En octobre 1863 le Conseil municipal adoptera les grandes lignes de son projet d’organisation.
Les Archives de Valenciennes ont gardé des liasses entières des concessions accordées aux particuliers. Ces documents détaillent tous les travaux facturés aux habitants pour amener la conduite d’eau jusque chez eux : les mètres de tranchée, les mètres de “tuyau alimentaire“ (en plomb !), les manchons en fer forgé, les manchons filetés, les rondelles en plomb et en cuir, les joints à bride, les robinets pour l’intérieur, les robinets pour l’extérieur, les heures de plombier, d’aide-plombier, de terrassier, d’appareilleur, on chiffre tout ça et on fait le total. Je vous donne l’exemple de mon Amédée Giard, croisé tout à l’heure, qui habite rue de la Viéwarde :
(Archives municipales de Valenciennes)
Pour l’installation de l’eau chez lui, il doit débourser 137 francs et 50 centimes. Son cousin, mon ancêtre Alfred Giard, qui habite rue des Foulons, est facturé 79 francs et 4 centimes. C’est plus cher pour son magasin, place d’Armes : 173 francs et 2 centimes. Les différences semblent étonnantes, mais elles résultent de la configuration de la rue, et des mètres de tranchée et de pose de tuyaux nécessaires.

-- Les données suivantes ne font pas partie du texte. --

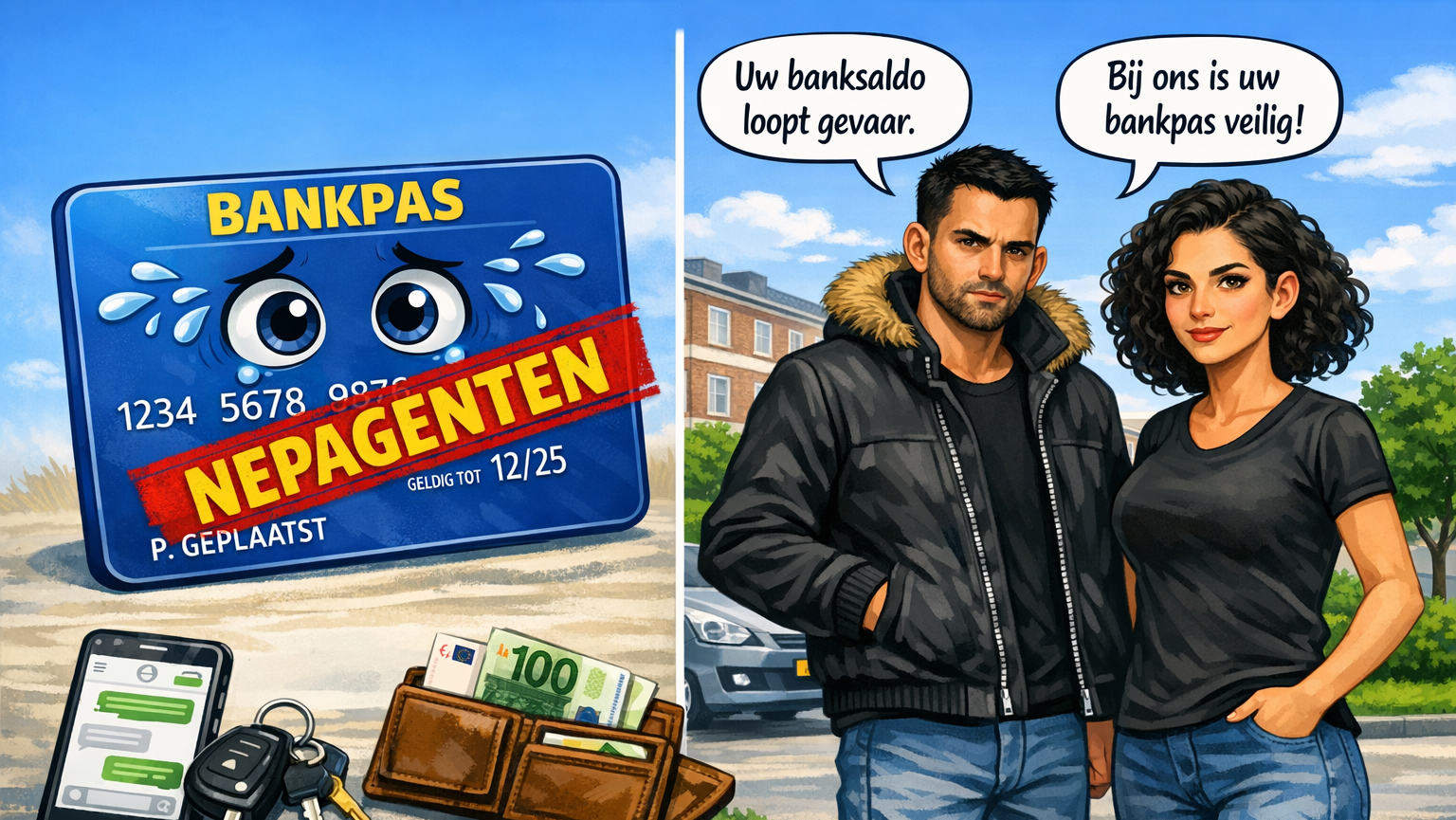 Help, ik ben opgelicht door een nepagent! Wat nu?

Au bout de trois ans, comme convenu, les clients renouvellent leur bail. Ainsi Amédée Giard, en 1866, se “réabonne“ pour dix ans, à raison de 28 francs annuels la première année (le prix est fonction du nombre de personnes à la maison).
(Archives municipales de Valenciennes)
Et voilà enfin de l’eau propre pour tout le monde ! Je pense que la ville de Valenciennes peut dire un grand merci à Louis Bracq et à Auguste Masquelez, qui ont porté ce projet d’introduction de l’eau potable en ville à bout de bras, et à son terme malgré le nombre invraisemblable d’embûches qui se sont dressées devant eux. Dans son petit livre rédigé pour répondre aux arguments de ceux qui ne voulaient pas de cette eau à Valenciennes[4], le maire, dans un tout autre propos, rend hommage à son Ingénieur des Ponts et Chaussées. Ses lignes gardent ici toute leur signification et plaident pour notre reconnaissance : « Ce projet constitue une œuvre considérable, qui a exigé tant de travail de la part de neuf employés et de leur chef (qui avait d’abord refusé de s’en charger à cause de la multiplicité de ses autres occupations), que deux employés ont été malades et que M. Masquelez était à bout de forces lorsque tout a été fini. »
[1] Archives municipales de Valenciennes
[2] Séance du conseil municipal du 2 mai 1863. Archives municipales de Valenciennes.
[3] « Projet d’établissement d’une distribution d’une distribution d’eau. Rapport rédigé spécialement en vue de se conformer à l’art. 2 du règlement en date du 23 août 1835. » Archives Départementales du Nord.
[4] « Question de l’introduction des eaux dans Valenciennes. » Typographie et lithographie de E. Prignet, à Valenciennes. 1861. page 72.